=== INSTRUCTIONS ===
(A) According to the review of Raging Bull, which character does Cathy Moriarty play?
(B) Continue the review of Raging Bull from the point where it stops.

Friday, March 28, 2008

Movies: Raging Bull

Watching the young De Niro is sort of dangerous for me, because he always reminds me of this, um, fellow I used to know, who had a similar sweet smirk, and who would snap from unbelievably tender ("You're like a miracle") to unbelievably vicious ("You're just a hole") and back again in the way that De Niro does in The Panic In Needle Park, Taxi Driver, and now Raging Bull, in which he plays middleweight champion Jake LaMotta, switching like a light bulb from love to rage, from power to weakness, from fat to thin, from proud to wretched. He's amazing, but so amazing that it hurts.

I hate boxing and I hate violence and I can't watch it (a friend expressed something bordering on shock that I was going to see this movie, but it couldn't be avoided as part of my education); I did have to close my eyes during some of the more explosive fight scenes (broken noses in particular nauseate me). I love that Scorsese shot it in black and white, even though it was 1980, and I love all of the other old movie glamour touches (the roadsters, the high waisted pants, and the bathing suit Vickie (Cathy Moriarty) is wearing when he first meets her) that can more easily be taken for granted in the period piece (although the film has too much grit to be an actual film from the 1940s, such that it becomes something hyper-real: the violence that was always there, but that we never got to see before).

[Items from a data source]
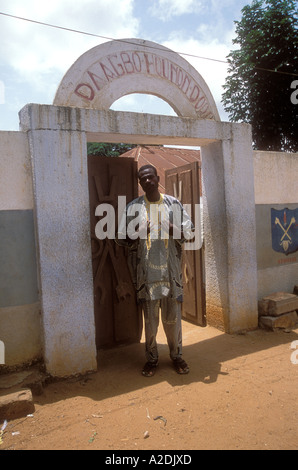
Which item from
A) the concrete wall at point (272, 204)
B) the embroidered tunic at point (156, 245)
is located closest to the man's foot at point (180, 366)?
the embroidered tunic at point (156, 245)

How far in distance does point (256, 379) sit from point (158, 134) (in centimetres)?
286

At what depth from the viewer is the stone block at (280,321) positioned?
4875 millimetres

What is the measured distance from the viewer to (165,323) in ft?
12.7

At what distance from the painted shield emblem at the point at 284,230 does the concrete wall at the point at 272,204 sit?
7cm

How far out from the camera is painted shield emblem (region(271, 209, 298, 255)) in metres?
5.40

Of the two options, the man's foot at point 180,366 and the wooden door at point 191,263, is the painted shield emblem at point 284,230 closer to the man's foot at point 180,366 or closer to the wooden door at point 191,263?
the wooden door at point 191,263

=== SET OF ANSWERS ===
(A) Vickie.

(B)
What we see here are the risks of old-fashioned manhood: the rage and then sullen sickness that follow when weakness and self-doubt and fear have to be repressed and wrapped up in layers of denial and rebellion like papier-mâché, hollow inside and not as sturdy as it looks. LaMotta's relationship to his growing belly, fueled by his brother's comments and the weight restrictions for his class (his brother is played by a brilliant Joe Pesci, who offers his own treatise on manhood in concert with LaMotta's, smaller than his fighter brother, but constantly trying to keep him in line) begins as a symptom of depression but becomes an act of defiance, the same defiance that used to erupt in fights but has now mellowed into a different kind of destruction, pointed inward rather than out.